Financing Need – the difference between the student’s educational costs and the Expected Family Contribution (EFC).

NSLDS (National Student Loans Data System) – a centralized database containing information on all student loans. It also contains all information on your university registration. You can access this information using your Department of Education PIN.

Parent Borrowers – parents that have at least one PLUS Loan to finance the education of those children who are university dependents.

Master Promissory Note – legal and obligatory contract signed between the lender and the borrower that states that the loan will be paid according to the terms of the contract. Contains a list of conditions that bind the loan and the terms by which the borrower commits to pay back the loan. Includes information on interest rates, installments, and cancellation terms.

Prepayment – amount paid towards a loan before the date required according to the terms of the master promissory note. There is never a penalty for prepayments towards a loan’s principal or interest.

Class Attendance Period – stage at the beginning of the loan’s grace period and during which time the borrower must be studying at least half time in an educational institution approved for the program.

Grace Period – period before the date when loan payments are to begin. This can be six or nine months depending on the loan type. This period begins when you graduate, discontinue your studies, or you carry less than the academic load required. Parents do not receive a grace period.

Payment Plan – document you will receive from the agency once the first separation takes place. This document will inform you regarding how much you owe, when each monthly payment is due, and when you must make your first payment.

Repayment plans – payment plan options offered by the loan agency where the borrower selects the plan that best suits his or her situation.

Payment Term – the number of months required to pay your loan(s) in a specific payment plan provided by the agency.

Lender – institution that provides the funds to be loaned through the student loan program.

Loan – money that is given to the student to be used for expenses related to studies and is to be paid back with interest.

Subsidized Loan – loan based on the financial need of the student. No interest is charged while the individual is studying at least half time, during which the student is in a grace or deferment period.

Federal Plus Loan – loan that allows parents to obtain funds to pay for their children’s educational expenses if they meet the eligibility requirements based on the parents’ credit history.

Non-subsidized Loan – loan not based on the student’s financial need but provided based on study costs. The borrower is responsible for paying interest once the loan is paid out and accumulates until the loan is paid in full.

Borrower – person responsible for paying a loan according to the terms and conditions of the signed Master Promissory Note.

Principal – loan amount that must be paid during the repayment of the loan and on which interest is accumulated.

Satisfactory Academic Progress – requirement used by institutions that participate in the federal lending program to measure the academic achievement of those students receiving financial assistance.

Rehabilitation – process by which non-compliance to pay is established and the non-compliance qualification is eliminated on the borrower’s credit form. To rehabilitate a loan, it is necessary to make 12 complete consecutive monthly payments on time.
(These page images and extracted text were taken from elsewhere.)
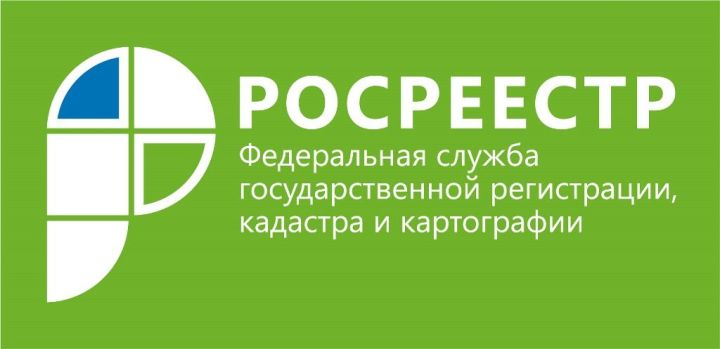 РОСРЕЕСТР

Федеральная служба государственной регистрации, кадастра и картографии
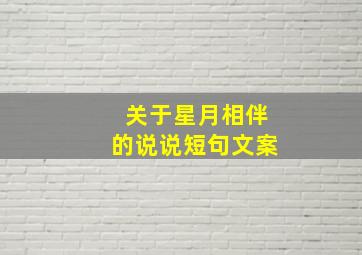 关于星月相伴
的说说短句文案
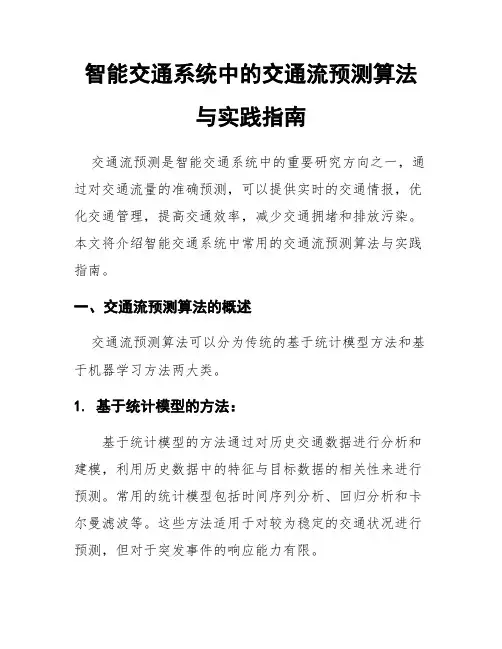 智能交通系统中的交通流预测算法与实践指南

交通流预测是智能交通系统中的重要研究方向之一，通过对交通流量的准确预测，可以提供实时的交通情报，优化交通管理，提高交通效率，减少交通拥堵和排放污染。本文将介绍智能交通系统中常用的交通流预测算法与实践指南。

一、交通流预测算法的概述

交通流预测算法可以分为传统的基于统计模型方法和基于机器学习方法两大类。

1. 基于统计模型的方法：

基于统计模型的方法通过对历史交通数据进行分析和建模，利用历史数据中的特征与目标数据的相关性来进行预测。常用的统计模型包括时间序列分析、回归分析和卡尔曼滤波等。这些方法适用于对较为稳定的交通状况进行预测，但对于突发事件的响应能力有限。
Depending on the type of loan and the period in arrears, various additional terms and conditions can be acquired for the rehabilitation, which will be communicated by the loan agency.

Invoice Summary – information provided by the agency in relation to the invoice summary, which includes the account number, the total amount of the loan, the outstanding principal balance, the last payment received, and the due date.

Separation of Studies – final class attendance.

Interest Rate – current rate used to calculate loan interest.

Holder - lender or other company that possesses the loan promissory note. This may or may not be the same lender with whom you have originally taken the loan.

University Attended – name of the university for which you have received the loan. In the case of a Consolidation Loan, this field will simply give the name of the agency with which you have consolidated it.